Thursday, May 22, 2025
5/22/2025
Integrating biomaterials and genomic tools for glycan-based programming of immune cells - Project Summary/Abstract. Dendritic cells are key decision makers of the immune system and are equipped with receptors that enable them to execute molecular programs in response to foreign signals. Glycans, which bind lectin receptors on the surface of dendritic cells, can influence dendritic cell signaling to adaptive immune cells. Programmable technologies integrating glycans to direct immune cell phenotypes would be broadly useful from both a fundamental biology and a biological engineering perspective. Biomaterials such as hydrogels can present programmable molecular cues and are an ideal platform with which to study the impacts of glycans on immunity and to translate insights into clinical solutions. We will advance self-assembling modular hydrogels that programmably display glycan ligands (Aim 1).

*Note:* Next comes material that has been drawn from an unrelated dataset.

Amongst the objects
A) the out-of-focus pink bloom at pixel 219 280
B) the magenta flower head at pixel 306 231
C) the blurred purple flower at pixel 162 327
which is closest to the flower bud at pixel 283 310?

These glycomaterials will be screened for their ability to initiate maturation of innate immune cells and direct immune cell phenotypes. We will use immunophenotyping and transcriptomic readouts to screen glycomaterials for their ability to dictate immune cell phenotypes and fate decisions. In parallel, we will implement functional genomic screens in dendritic cells, generating a library of cells with impaired abilities to sense and respond to glycan ligands. We will evaluate cytokine secretion in edited cells following glycomaterial stimulation and compare to responses in wildtype cells. Thus, we will identify key regulators of glycomaterial recognition and subsequent signaling. Finally, we will use glycomaterial hydrogels as a platform for immunotherapy (Aim 3). Glycomaterials will be used to support co-culture of antigen-pulsed dendritic cells and autologous antigen- reactive T cells. We will evaluate the ability of glycan-educated immune cells to provide protection in murine models of melanoma. We anticipate that our approaches will reveal new mechanistic insights into glycobiology and how it shapes immunity. The proposed research will be carried out in the Department of Biomedical Engineering at Columbia University, under the sponsorship of Dr. Santiago Correa and Dr. Kam Leong. The expertise and facilities in this training environment will strongly enable the proposed research.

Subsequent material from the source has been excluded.